Plus de 4,5 millions de Vénézuéliens ont fui leur pays depuis trois ans pour s’établir en majorité dans des pays voisins, particulièrement la Colombie, l’Équateur et le Pérou. Deux millions de réfugiés de plus pourraient prendre la route de l’exil d’ici la fin de 2020, prévoient les agences internationales.

Ce vaste exode crée une crise humanitaire d’une magnitude comparable à celle de la vague de réfugiés syriens en 2015, affirme Renata Dubini, directrice pour les Amériques du Haut Commissariat des Nations unies pour les réfugiés (HCR). Mais cette crise, déplore-t-elle, reste largement invisible.

Résultat : les pays latino-américains qui accueillent la vaste majorité de ces réfugiés absorbent un coût énorme, mais reçoivent très peu d’aide internationale pour faire face à la situation.

Selon les statistiques compilées par différentes agences de l’ONU, les principaux pays qui ont accueilli les 6 millions de réfugiés syriens se sont partagé, l’an dernier, 5 milliards de dollars d’aide internationale. Les pays sud-américains qui ont reçu les 4,5 millions de réfugiés vénézuéliens n’ont eu droit, cette année, qu’à 500 millions de dollars !

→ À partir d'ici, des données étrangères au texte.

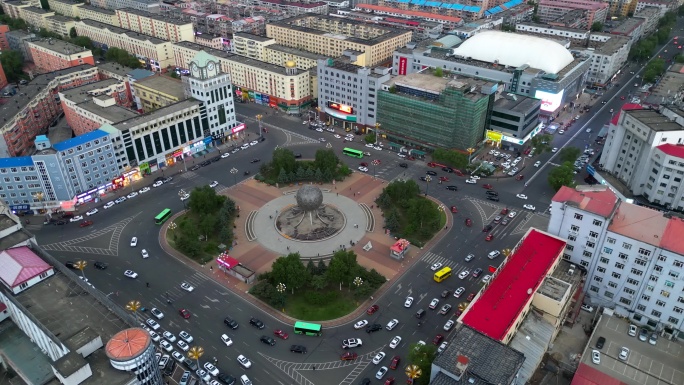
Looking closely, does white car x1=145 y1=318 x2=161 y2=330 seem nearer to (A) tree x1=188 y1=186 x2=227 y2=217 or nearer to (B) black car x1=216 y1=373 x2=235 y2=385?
(B) black car x1=216 y1=373 x2=235 y2=385

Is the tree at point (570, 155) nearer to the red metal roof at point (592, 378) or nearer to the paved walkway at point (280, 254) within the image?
the paved walkway at point (280, 254)

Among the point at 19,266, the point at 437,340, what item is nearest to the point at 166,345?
the point at 19,266

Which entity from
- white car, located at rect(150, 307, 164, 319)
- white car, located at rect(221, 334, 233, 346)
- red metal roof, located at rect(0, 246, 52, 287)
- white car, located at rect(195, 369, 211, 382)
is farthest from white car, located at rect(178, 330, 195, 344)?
red metal roof, located at rect(0, 246, 52, 287)

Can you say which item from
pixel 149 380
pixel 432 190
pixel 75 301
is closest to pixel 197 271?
pixel 75 301

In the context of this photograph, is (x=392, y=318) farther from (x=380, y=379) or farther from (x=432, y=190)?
(x=432, y=190)

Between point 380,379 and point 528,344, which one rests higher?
point 528,344

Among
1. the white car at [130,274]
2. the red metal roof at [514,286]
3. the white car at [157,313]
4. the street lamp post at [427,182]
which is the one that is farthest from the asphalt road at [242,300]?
the red metal roof at [514,286]
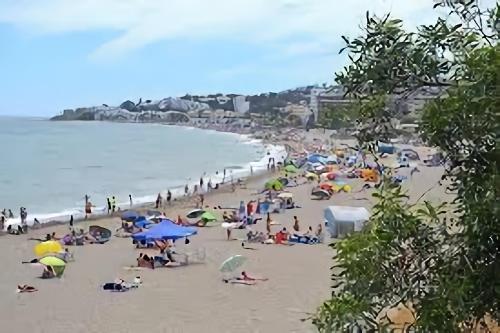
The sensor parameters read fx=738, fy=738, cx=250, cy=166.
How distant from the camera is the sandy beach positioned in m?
12.5

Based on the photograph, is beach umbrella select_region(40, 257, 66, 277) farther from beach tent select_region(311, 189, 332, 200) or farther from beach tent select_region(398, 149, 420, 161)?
beach tent select_region(398, 149, 420, 161)

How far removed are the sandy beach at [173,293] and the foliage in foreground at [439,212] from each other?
22.7 feet

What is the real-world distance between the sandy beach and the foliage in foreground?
22.7 feet

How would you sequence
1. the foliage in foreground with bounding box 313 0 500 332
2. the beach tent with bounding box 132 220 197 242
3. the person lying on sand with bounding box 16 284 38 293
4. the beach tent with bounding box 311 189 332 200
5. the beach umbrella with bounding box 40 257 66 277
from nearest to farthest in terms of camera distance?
the foliage in foreground with bounding box 313 0 500 332
the person lying on sand with bounding box 16 284 38 293
the beach umbrella with bounding box 40 257 66 277
the beach tent with bounding box 132 220 197 242
the beach tent with bounding box 311 189 332 200

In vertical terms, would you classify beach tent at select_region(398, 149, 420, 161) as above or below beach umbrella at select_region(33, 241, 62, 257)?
above

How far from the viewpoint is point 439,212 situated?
2.47 metres

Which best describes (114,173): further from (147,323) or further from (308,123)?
(308,123)

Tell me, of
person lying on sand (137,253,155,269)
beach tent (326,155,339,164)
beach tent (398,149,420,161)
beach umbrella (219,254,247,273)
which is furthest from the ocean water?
beach umbrella (219,254,247,273)

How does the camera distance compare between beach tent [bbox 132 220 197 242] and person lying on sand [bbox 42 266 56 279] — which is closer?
person lying on sand [bbox 42 266 56 279]

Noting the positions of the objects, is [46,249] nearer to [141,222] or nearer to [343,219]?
[141,222]

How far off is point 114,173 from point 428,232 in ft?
164

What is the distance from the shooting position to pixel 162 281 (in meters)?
15.5

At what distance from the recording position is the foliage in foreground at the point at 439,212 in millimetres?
2230

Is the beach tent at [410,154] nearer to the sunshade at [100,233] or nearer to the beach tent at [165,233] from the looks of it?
the sunshade at [100,233]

Conséquence de cet écart substantiel : les ressources publiques des principaux pays qui accueillent des exilés vénézuéliens sont étirées à l’extrême, ce qui alimente la xénophobie et les tensions sociales, note la directrice du bureau régional du HCR, qui était de passage à Ottawa vendredi.

Promesses insuffisantes 

Réunis lors d’une « conférence de solidarité » à Bruxelles, en début de semaine, des pays donateurs et des organisations humanitaires ont promis de verser 170 millions CAN pour répondre aux besoins des réfugiés vénézuéliens. Ça reste très en deçà des besoins des pays concernés. L’Équateur et le Pérou ont estimé leurs besoins à 700 millions CAN, uniquement pour la santé et l’éducation, tandis que la Banque mondiale juge qu’à elle seule, la Colombie aurait besoin de 2,5 milliards, a précisé Renata Dubini.

L’urgence, c’est maintenant. C’est choquant de voir le peu d’aide donnée aux pays qui continuent à accueillir généreusement les réfugiés vénézuéliens.

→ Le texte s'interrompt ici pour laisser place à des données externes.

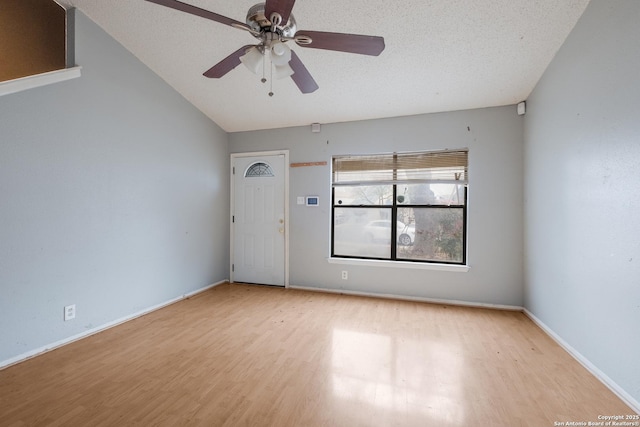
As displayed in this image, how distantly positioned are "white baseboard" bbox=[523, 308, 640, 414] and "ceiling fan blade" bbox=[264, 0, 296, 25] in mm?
3074

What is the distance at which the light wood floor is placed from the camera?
163 centimetres

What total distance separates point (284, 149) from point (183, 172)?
1.48 m

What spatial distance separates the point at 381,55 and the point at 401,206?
6.24ft

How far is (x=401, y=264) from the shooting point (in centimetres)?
372

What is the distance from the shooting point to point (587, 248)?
2160mm

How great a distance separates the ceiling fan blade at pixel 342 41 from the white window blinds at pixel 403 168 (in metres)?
2.24

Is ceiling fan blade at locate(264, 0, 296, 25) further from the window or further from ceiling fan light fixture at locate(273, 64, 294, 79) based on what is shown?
the window

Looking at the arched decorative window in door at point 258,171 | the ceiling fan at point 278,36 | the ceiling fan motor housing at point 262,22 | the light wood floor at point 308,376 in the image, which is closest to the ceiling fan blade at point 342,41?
the ceiling fan at point 278,36

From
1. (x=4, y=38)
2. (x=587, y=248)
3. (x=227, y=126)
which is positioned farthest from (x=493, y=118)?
(x=4, y=38)

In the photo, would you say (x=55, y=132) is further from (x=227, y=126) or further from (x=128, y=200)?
(x=227, y=126)

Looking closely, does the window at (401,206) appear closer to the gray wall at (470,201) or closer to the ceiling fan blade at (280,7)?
the gray wall at (470,201)

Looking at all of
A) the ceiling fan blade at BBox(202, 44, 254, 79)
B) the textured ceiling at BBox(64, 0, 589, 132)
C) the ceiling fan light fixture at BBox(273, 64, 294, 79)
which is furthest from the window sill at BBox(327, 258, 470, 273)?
the ceiling fan blade at BBox(202, 44, 254, 79)

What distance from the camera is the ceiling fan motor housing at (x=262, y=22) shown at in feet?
4.95

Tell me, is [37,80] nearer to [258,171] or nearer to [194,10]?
[194,10]
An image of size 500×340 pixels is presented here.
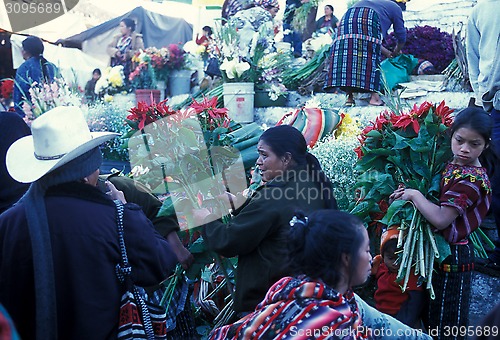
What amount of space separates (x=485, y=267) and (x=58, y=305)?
9.64ft

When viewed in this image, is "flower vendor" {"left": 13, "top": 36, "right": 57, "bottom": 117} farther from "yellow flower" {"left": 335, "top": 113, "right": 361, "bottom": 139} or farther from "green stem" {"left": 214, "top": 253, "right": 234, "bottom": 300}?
"green stem" {"left": 214, "top": 253, "right": 234, "bottom": 300}

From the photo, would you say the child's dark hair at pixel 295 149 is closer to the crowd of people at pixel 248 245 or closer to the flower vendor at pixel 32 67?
the crowd of people at pixel 248 245

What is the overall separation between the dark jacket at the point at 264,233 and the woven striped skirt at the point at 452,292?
3.02 feet

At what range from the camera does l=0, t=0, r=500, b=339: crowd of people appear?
1960mm

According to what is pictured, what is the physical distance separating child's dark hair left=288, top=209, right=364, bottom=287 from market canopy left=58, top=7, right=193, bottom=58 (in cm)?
1237

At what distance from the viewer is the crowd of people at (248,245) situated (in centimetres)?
196

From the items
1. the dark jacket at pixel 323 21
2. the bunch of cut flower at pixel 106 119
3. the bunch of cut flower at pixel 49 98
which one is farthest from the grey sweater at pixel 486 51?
the dark jacket at pixel 323 21

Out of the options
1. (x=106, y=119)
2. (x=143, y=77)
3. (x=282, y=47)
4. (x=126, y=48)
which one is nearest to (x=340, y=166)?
(x=106, y=119)

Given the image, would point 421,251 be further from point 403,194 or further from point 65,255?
point 65,255

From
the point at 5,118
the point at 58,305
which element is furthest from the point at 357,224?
the point at 5,118

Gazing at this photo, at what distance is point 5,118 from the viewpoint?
3148 millimetres

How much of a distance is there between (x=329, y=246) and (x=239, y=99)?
17.0 ft

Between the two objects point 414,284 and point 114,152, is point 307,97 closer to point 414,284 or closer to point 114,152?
point 114,152

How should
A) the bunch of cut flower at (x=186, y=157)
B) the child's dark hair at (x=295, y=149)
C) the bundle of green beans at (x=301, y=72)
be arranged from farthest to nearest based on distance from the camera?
the bundle of green beans at (x=301, y=72) → the bunch of cut flower at (x=186, y=157) → the child's dark hair at (x=295, y=149)
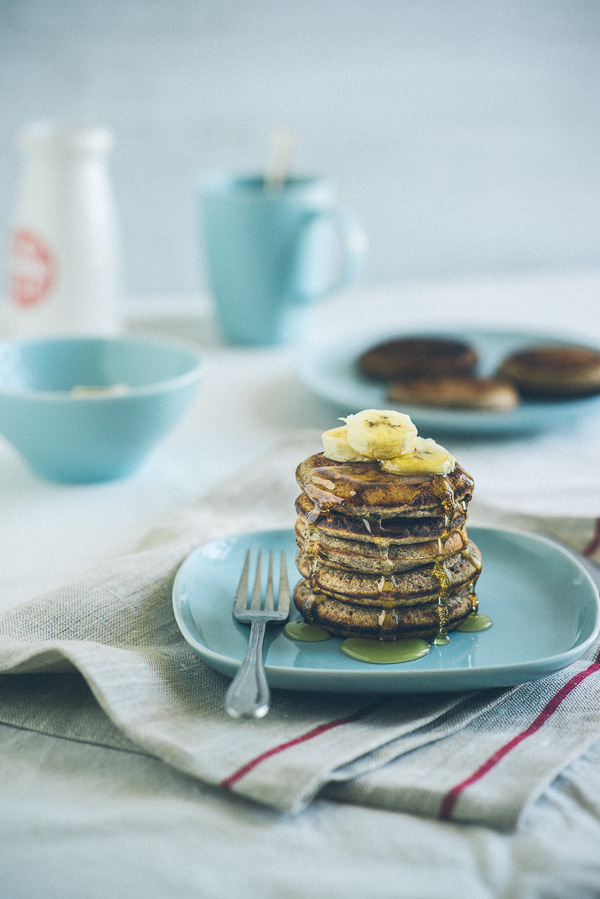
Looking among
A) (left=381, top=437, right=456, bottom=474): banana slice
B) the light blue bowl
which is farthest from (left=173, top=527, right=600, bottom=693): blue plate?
the light blue bowl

Renata Dubini, directrice pour les Amériques du Haut Commissariat des Nations unies pour les réfugiés (HCR)

En date du 1er novembre, l’appel de fonds lancé par le HCR pour 2019 n’avait d’ailleurs été rempli qu’à 52 %, précise Emmanuelle Paciullo, porte-parole du bureau de l’agence onusienne à Ottawa.

Si l’argent tarde tant à venir, c’est sans doute parce que les pays limitrophes du Venezuela ont longtemps pensé être capables de faire face à l’afflux de réfugiés, croit Renata Dubini. L’ampleur de la crise a fini par les forcer à se rendre à l’évidence : ils ont besoin d’aide.

Un nouvel appel de financement doit justement être lancé dans deux semaines, à Bogotá, pour venir en aide à l’ensemble des pays latino-américains qui ont ouvert leurs portes aux Vénézuéliens fuyant leur pays disloqué et affamé.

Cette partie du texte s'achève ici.